Sherry Chandler » 2006 » January » 03

AnomieWhen I first started reading Marcia Hurlow’s collection Anomie (Custom Words, 2004), the words “reasoned discourse” kept popping into my head. Maybe it was titles like “The Archeologist’s Field Notes” or “The Historical Linguist’s Assistant Reports on the First Assignment.” Or passages like

Having fasted for three days,
I gather my documents and dictionaries
to track the history of hunger,
to trail the word’s etymology
and gather all the sloughed off
meanings…
— from “The Historical Linguist’s Assistant Reports on the First Assignment”

Not too many poets, I suppose, would like to have their poems accused of being “reasoned,” but Hurlow pulls it off, taking poems from these somewhat scholarly beginnings into a sort of terrible whimsy, in this case personifying hunger:

…Fearful, he cinches his thick
leather belt another notch, grasps
a dripping leg of mutton with his left
hand, slowly lifts it to his wide drooling
mouth, and bites, and disappears.

• [Given information]
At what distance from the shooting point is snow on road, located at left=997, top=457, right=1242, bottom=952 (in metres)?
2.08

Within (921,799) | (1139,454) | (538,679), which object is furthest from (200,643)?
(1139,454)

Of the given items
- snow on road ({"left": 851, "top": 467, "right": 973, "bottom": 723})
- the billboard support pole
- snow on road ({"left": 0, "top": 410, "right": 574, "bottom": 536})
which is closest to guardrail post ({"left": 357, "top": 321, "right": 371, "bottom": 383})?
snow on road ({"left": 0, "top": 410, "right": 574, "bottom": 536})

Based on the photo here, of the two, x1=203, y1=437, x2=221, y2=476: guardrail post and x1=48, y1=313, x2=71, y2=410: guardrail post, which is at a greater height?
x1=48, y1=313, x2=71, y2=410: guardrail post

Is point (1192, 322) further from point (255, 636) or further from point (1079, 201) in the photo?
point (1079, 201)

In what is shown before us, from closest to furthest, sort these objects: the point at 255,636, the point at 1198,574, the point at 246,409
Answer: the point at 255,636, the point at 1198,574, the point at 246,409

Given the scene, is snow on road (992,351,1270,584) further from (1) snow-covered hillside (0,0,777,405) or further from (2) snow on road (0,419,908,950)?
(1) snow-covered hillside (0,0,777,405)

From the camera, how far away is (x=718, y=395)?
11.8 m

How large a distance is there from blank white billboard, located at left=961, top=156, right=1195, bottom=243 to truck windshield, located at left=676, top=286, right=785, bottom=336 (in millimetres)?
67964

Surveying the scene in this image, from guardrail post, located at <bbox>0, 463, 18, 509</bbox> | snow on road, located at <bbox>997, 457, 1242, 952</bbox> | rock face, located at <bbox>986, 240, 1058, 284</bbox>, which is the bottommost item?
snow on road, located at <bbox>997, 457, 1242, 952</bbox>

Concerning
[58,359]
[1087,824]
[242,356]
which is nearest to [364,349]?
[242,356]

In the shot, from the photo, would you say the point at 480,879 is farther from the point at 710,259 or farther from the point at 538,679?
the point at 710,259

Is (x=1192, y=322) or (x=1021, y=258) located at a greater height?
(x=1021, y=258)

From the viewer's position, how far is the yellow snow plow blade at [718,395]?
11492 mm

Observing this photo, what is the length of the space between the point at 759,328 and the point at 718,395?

• [Work instructions] Write out the passage from the review of Anomie above from "Not too many" to "bites, and disappears.".

• [Full solution]
Not too many poets, I suppose, would like to have their poems accused of being “reasoned,” but Hurlow pulls it off, taking poems from these somewhat scholarly beginnings into a sort of terrible whimsy, in this case personifying hunger:

…Fearful, he cinches his thick
leather belt another notch, grasps
a dripping leg of mutton with his left
hand, slowly lifts it to his wide drooling
mouth, and bites, and disappears.